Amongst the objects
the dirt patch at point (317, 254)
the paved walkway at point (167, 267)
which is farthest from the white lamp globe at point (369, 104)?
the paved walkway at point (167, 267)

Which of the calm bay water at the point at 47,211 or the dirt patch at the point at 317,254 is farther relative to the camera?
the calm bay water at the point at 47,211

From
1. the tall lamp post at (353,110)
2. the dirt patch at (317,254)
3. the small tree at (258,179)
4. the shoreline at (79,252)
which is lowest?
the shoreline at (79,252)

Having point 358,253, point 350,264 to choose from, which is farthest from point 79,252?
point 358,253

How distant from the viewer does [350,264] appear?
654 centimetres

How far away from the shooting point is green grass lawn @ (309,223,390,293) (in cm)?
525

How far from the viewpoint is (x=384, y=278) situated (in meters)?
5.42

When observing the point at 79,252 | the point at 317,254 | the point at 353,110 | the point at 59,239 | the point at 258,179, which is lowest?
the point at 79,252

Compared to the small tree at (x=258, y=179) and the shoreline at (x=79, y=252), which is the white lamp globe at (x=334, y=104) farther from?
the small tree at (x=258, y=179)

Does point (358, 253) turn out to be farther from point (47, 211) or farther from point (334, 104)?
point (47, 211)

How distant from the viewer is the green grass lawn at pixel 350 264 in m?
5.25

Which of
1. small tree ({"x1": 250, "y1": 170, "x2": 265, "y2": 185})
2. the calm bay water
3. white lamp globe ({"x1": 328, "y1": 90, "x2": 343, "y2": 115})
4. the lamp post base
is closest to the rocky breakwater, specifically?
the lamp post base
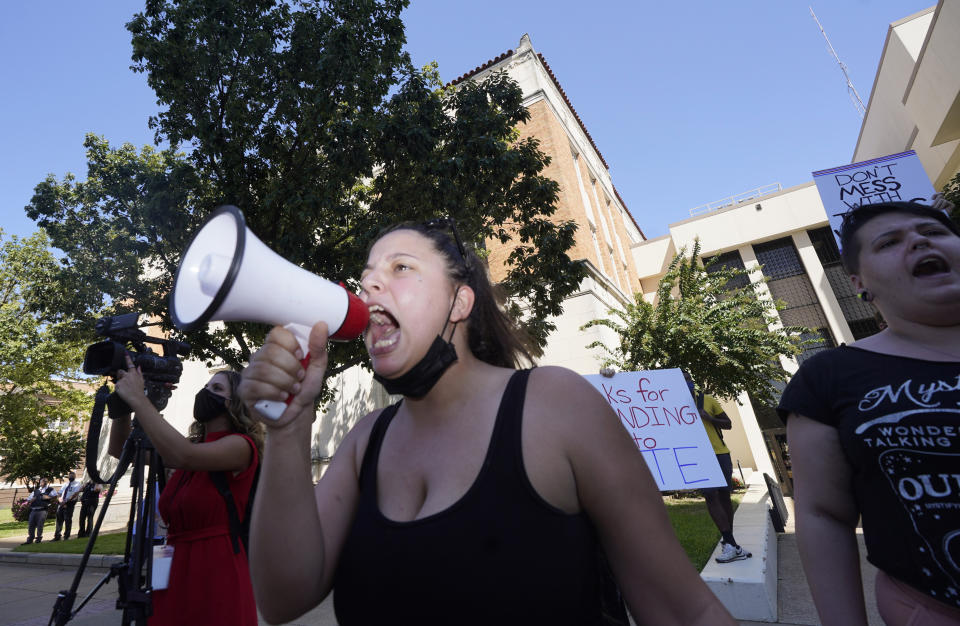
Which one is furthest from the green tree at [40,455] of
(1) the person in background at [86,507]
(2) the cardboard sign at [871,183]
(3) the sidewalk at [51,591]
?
(2) the cardboard sign at [871,183]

### [DIRECTIONS FOR THIS TASK]
Copy every line of the items above exactly, leaving out the pictures.

### [FINISHED ANSWER]
Amongst the objects
the dirt patch at point (317, 254)
the paved walkway at point (167, 267)
which is farthest from the white lamp globe at point (369, 104)?
the paved walkway at point (167, 267)

Which of the calm bay water at the point at 47,211 or the dirt patch at the point at 317,254 is farther relative to the camera?
the calm bay water at the point at 47,211

From
1. the tall lamp post at (353,110)
2. the dirt patch at (317,254)
3. the small tree at (258,179)
4. the shoreline at (79,252)
which is lowest?
the shoreline at (79,252)

Having point 358,253, point 350,264 to choose from, which is farthest from point 79,252?
point 358,253

How distant from the viewer does [350,264] appear?
654 centimetres

How far away from the shooting point is green grass lawn @ (309,223,390,293) (in cm)?
525

How far from the viewpoint is (x=384, y=278) situated (in meters)?
5.42

When observing the point at 79,252 | the point at 317,254 | the point at 353,110 | the point at 59,239 | the point at 258,179, which is lowest?
the point at 79,252

Compared to the small tree at (x=258, y=179) and the shoreline at (x=79, y=252), which is the white lamp globe at (x=334, y=104) farther from?
the small tree at (x=258, y=179)

Does point (358, 253) turn out to be farther from point (47, 211) or farther from point (334, 104)?
point (47, 211)

How distant from the viewer is the green grass lawn at pixel 350 264 in m?
5.25

Which of
1. small tree ({"x1": 250, "y1": 170, "x2": 265, "y2": 185})
2. the calm bay water
3. white lamp globe ({"x1": 328, "y1": 90, "x2": 343, "y2": 115})
4. the lamp post base
is closest to the rocky breakwater, specifically?
the lamp post base
Which one is furthest from the green tree at [40,455] of
(1) the person in background at [86,507]
(2) the cardboard sign at [871,183]
(3) the sidewalk at [51,591]
?
(2) the cardboard sign at [871,183]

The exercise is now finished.